(To do) Copy out the listing from the line with "How many categories are shown" through the end, including both of those lines. Omit the pictures.
── Raw data
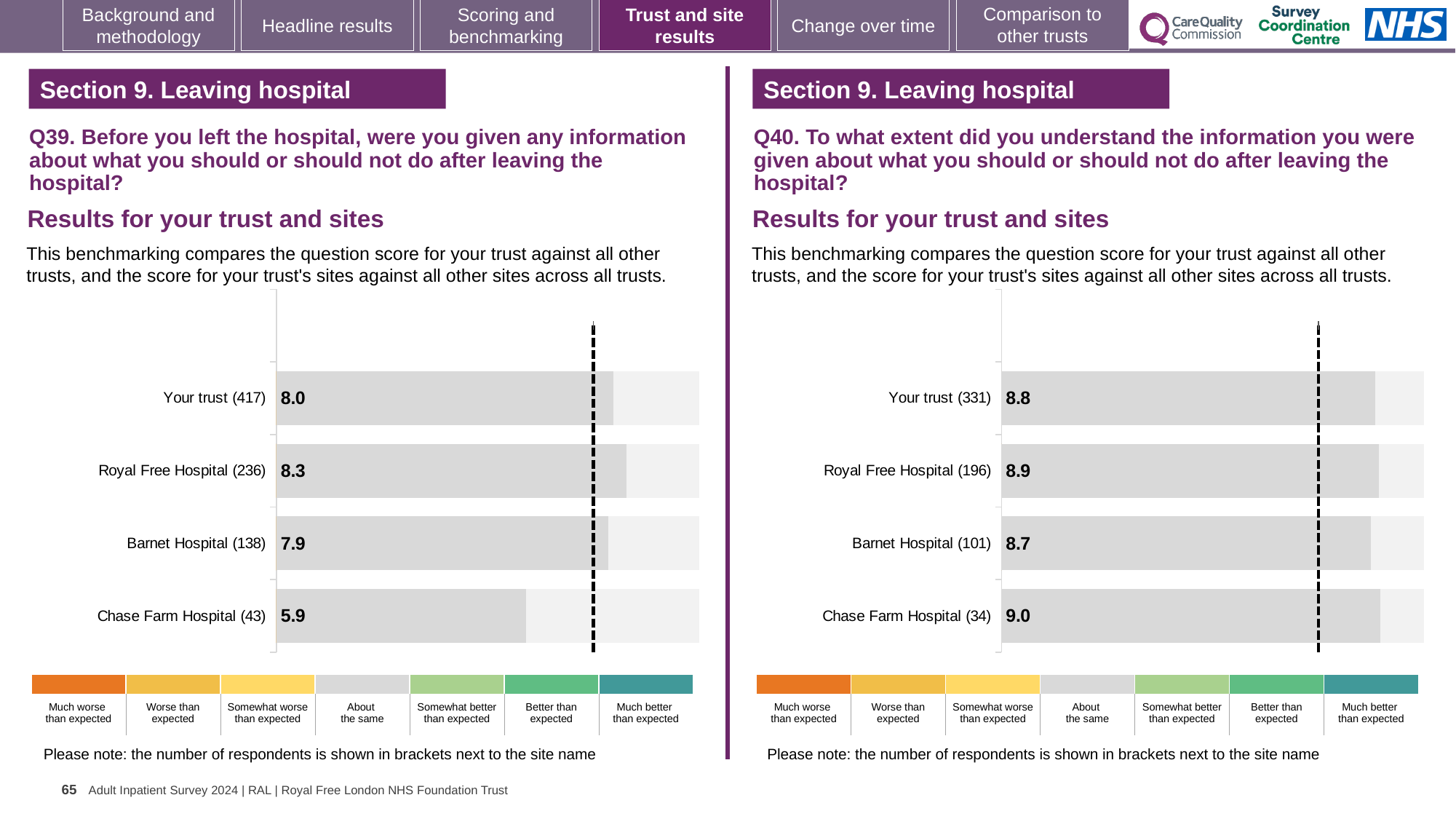
In the Q39 chart on the left, what is the score for Chase Farm Hospital? 5.9 In the Q40 chart on the right, what is the score for Your trust? 8.8 In the Q40 chart on the right, what is the difference between the scores for Chase Farm Hospital and Barnet Hospital? 0.3 In the Q39 chart on the left, which site or trust has the highest score? Royal Free Hospital In the Q40 chart on the right, what is the score for Barnet Hospital? 8.7 In the Q39 chart on the left, which site or trust has the lowest score? Chase Farm Hospital How many sites or trusts are plotted in the Q40 chart on the right? 4 In the Q39 chart on the left, what is the score for Royal Free Hospital? 8.3 In the Q40 chart on the right, which site or trust has the highest score? Chase Farm Hospital In the Q39 chart on the left, what is the difference between the scores for Royal Free Hospital and Chase Farm Hospital? 2.4 What kind of chart is used for the Q39 results on the left? Bar chart In the Q39 chart on the left, which has a higher score, Your trust or Barnet Hospital? Your trust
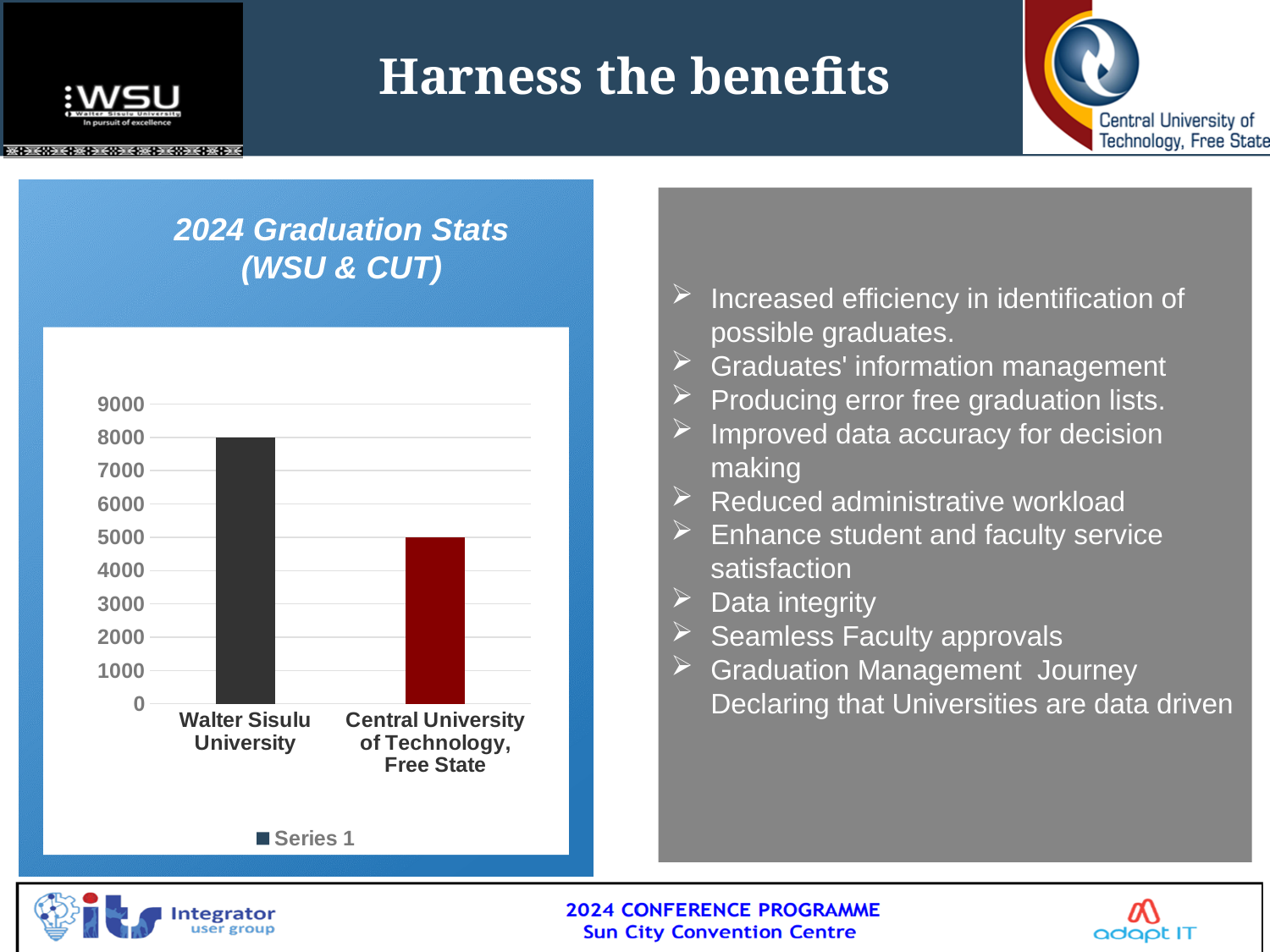
Which university has the lowest value in the chart? Central University of Technology, Free State What is the value for Central University of Technology, Free State? 5000 What is the difference between the values for Walter Sisulu University and Central University of Technology, Free State? 3000 How many categories are plotted in the chart? 2 What type of chart is shown on the slide? bar chart Which university has the highest value in the chart? Walter Sisulu University What is the value for Walter Sisulu University? 8000 How many series does the chart legend list? 1 What is the title of the chart? 2024 Graduation Stats (WSU & CUT) Which is larger: the value for Walter Sisulu University or the value for Central University of Technology, Free State? Walter Sisulu University Is the value for Central University of Technology, Free State greater or less than 6000? less What is the name of the series shown in the legend? Series 1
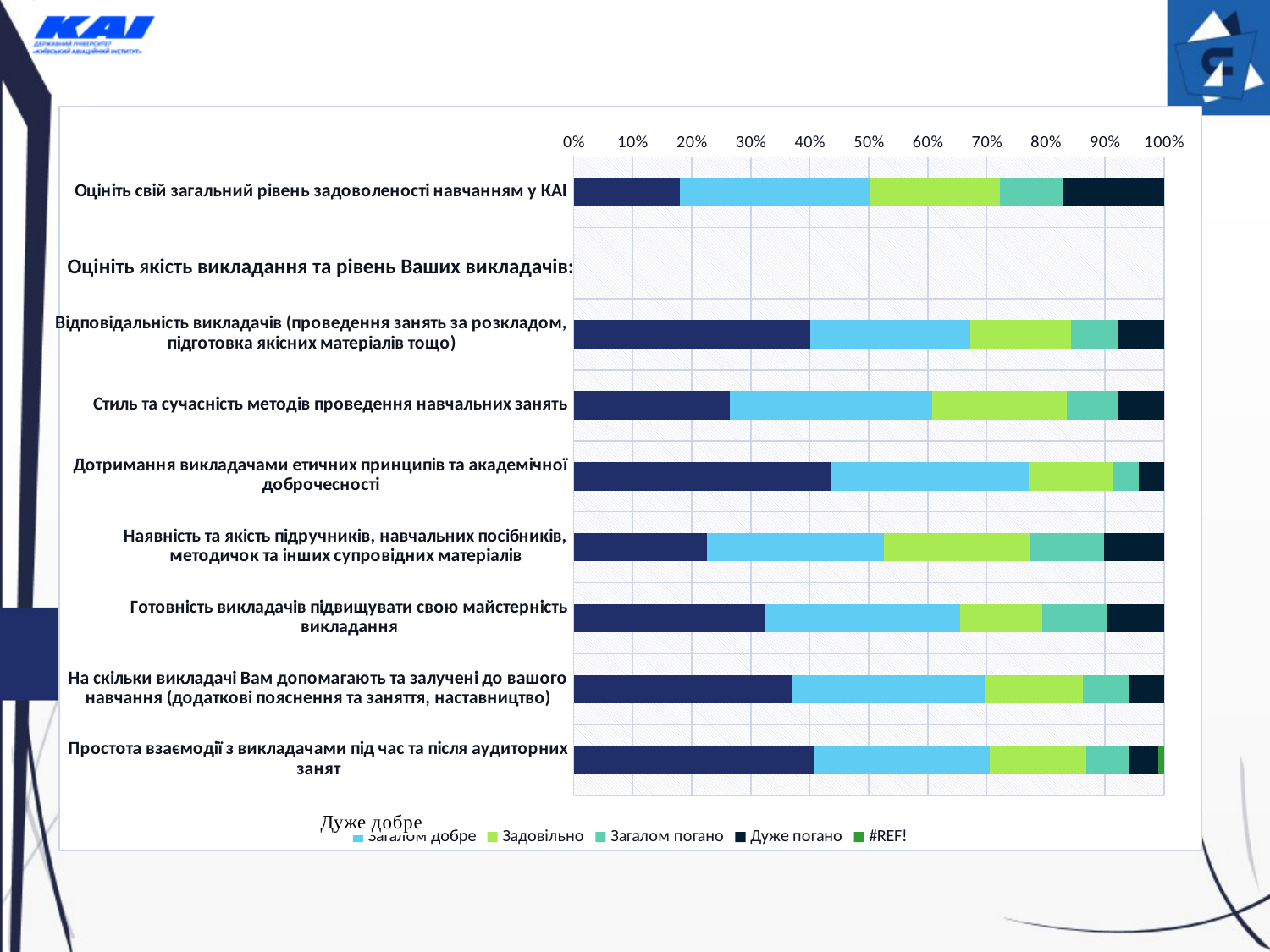
Which has the larger 'Дуже добре' share: 'Дотримання викладачами етичних принципів та академічної доброчесності' or 'Стиль та сучасність методів проведення навчальних занять'? Дотримання викладачами етичних принципів та академічної доброчесності What kind of chart is shown on the slide? stacked bar chart Is the 'Дуже добре' share for 'Дотримання викладачами етичних принципів та академічної доброчесності' greater or less than 40%? greater Which category has the largest 'Дуже погано' segment? Оцініть свій загальний рівень задоволеності навчанням у КАІ Is the 'Дуже добре' share for 'Оцініть свій загальний рівень задоволеності навчанням у КАІ' greater or less than 20%? less Is the 'Дуже добре' share for 'Стиль та сучасність методів проведення навчальних занять' greater or less than 30%? less Which category has the smallest 'Дуже погано' segment? Дотримання викладачами етичних принципів та академічної доброчесності How many series does the legend list? 6 What is the last entry listed in the chart legend? #REF! How many bars are plotted in the chart? 8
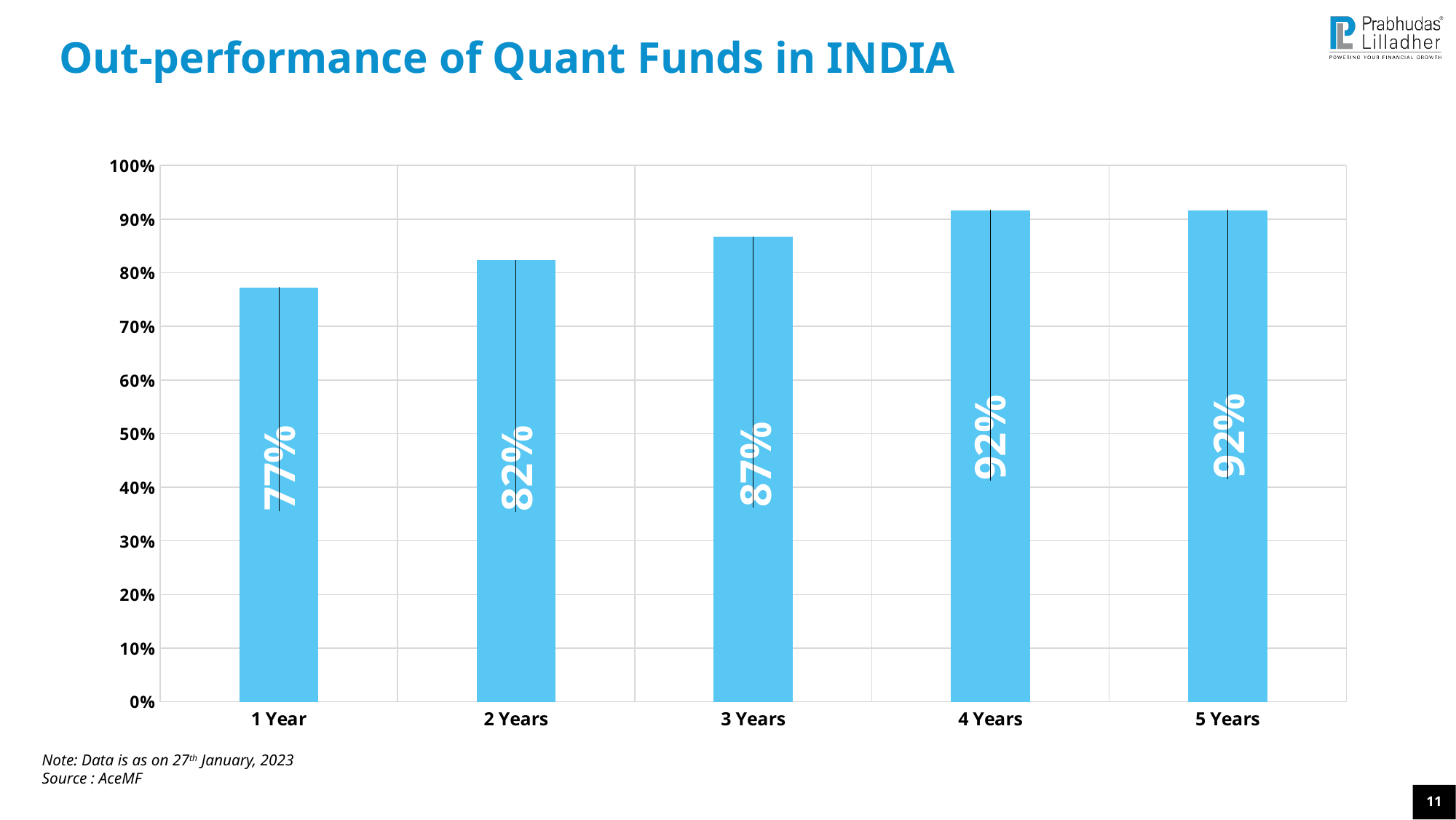
How many categories are shown on the x axis? 5 Do the values rise or fall from 1 Year to 5 Years? rise What is the value for 3 Years? 87% What is the difference between the values for 4 Years and 3 Years? 5% What is the value for 1 Year? 77% Which category has the lowest value? 1 Year What is the difference between the values for 2 Years and 1 Year? 5% Is the value for 1 Year greater or less than 80%? less Which is larger, the value for 3 Years or the value for 2 Years? 3 Years What is the value for 5 Years? 92% What kind of chart is shown on the slide? bar chart What is the title of the slide? Out-performance of Quant Funds in INDIA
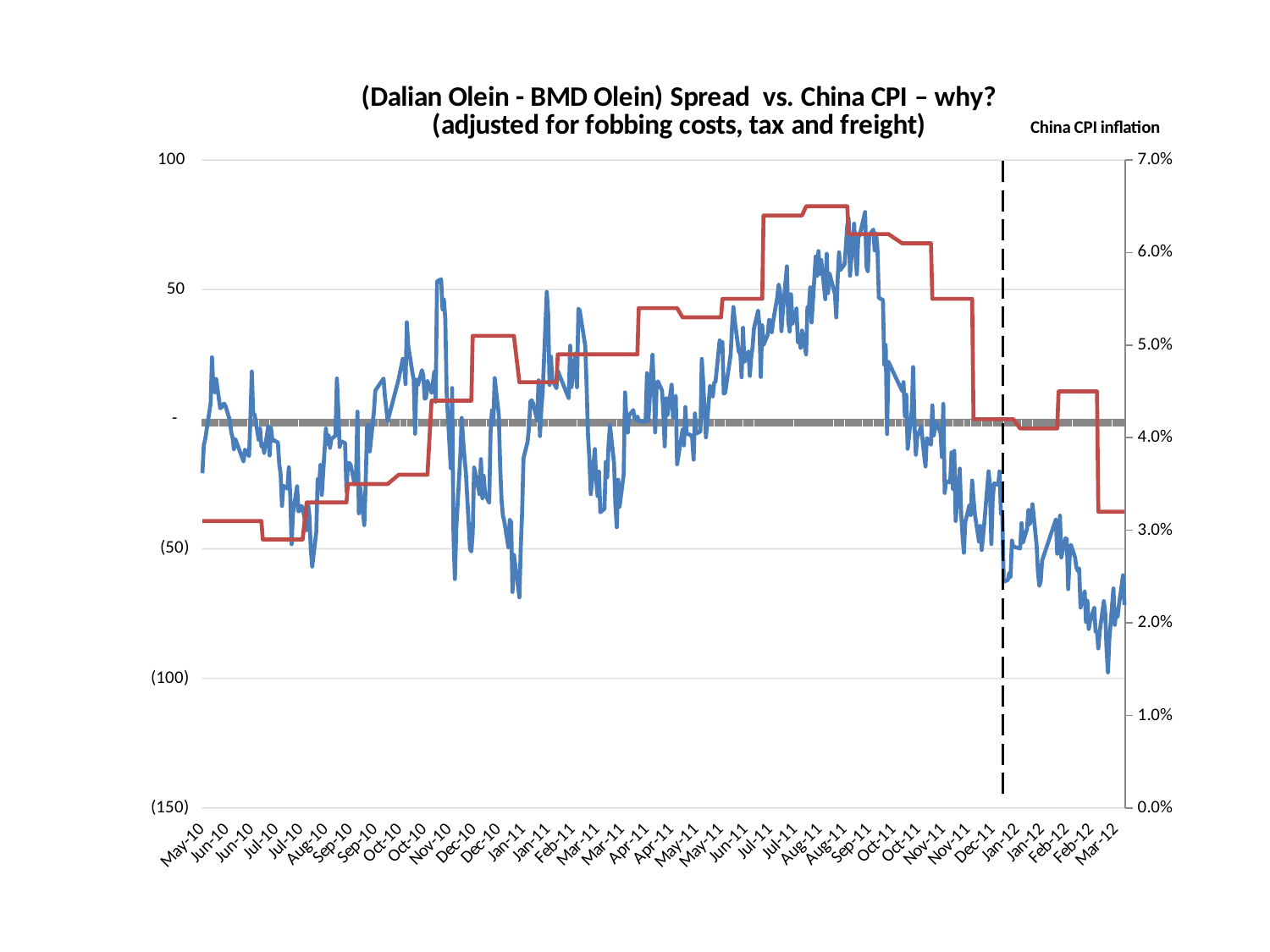
Is the red China CPI inflation line at Mar-12 greater or less than 4.0%? less What is the title of the chart? (Dalian Olein - BMD Olein) Spread vs. China CPI – why? (adjusted for fobbing costs, tax and freight) Does the blue spread line rise or fall overall between Oct-11 and Feb-12? fall Does the red China CPI inflation line rise or fall between Nov-11 and Mar-12? fall What kind of chart is shown on the slide? Line chart Is the blue spread line at its lowest point around Feb-12 greater or less than (50)? less Which is larger for the red China CPI inflation line: the value around Aug-11 or the value around May-10? Aug-11 Is the blue spread line at its peak around Sep-11 greater or less than 50? greater What is the highest value shown on the right-hand axis? 7.0% What label is shown above the right-hand axis of the chart? China CPI inflation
────
(Answer for the task)
How many categories are shown on the x axis? 5 Do the values rise or fall from 1 Year to 5 Years? rise What is the value for 3 Years? 87% What is the difference between the values for 4 Years and 3 Years? 5% What is the value for 1 Year? 77% Which category has the lowest value? 1 Year What is the difference between the values for 2 Years and 1 Year? 5% Is the value for 1 Year greater or less than 80%? less Which is larger, the value for 3 Years or the value for 2 Years? 3 Years What is the value for 5 Years? 92% What kind of chart is shown on the slide? bar chart What is the title of the slide? Out-performance of Quant Funds in INDIA
Is the red China CPI inflation line at Mar-12 greater or less than 4.0%? less What is the title of the chart? (Dalian Olein - BMD Olein) Spread vs. China CPI – why? (adjusted for fobbing costs, tax and freight) Does the blue spread line rise or fall overall between Oct-11 and Feb-12? fall Does the red China CPI inflation line rise or fall between Nov-11 and Mar-12? fall What kind of chart is shown on the slide? Line chart Is the blue spread line at its lowest point around Feb-12 greater or less than (50)? less Which is larger for the red China CPI inflation line: the value around Aug-11 or the value around May-10? Aug-11 Is the blue spread line at its peak around Sep-11 greater or less than 50? greater What is the highest value shown on the right-hand axis? 7.0% What label is shown above the right-hand axis of the chart? China CPI inflation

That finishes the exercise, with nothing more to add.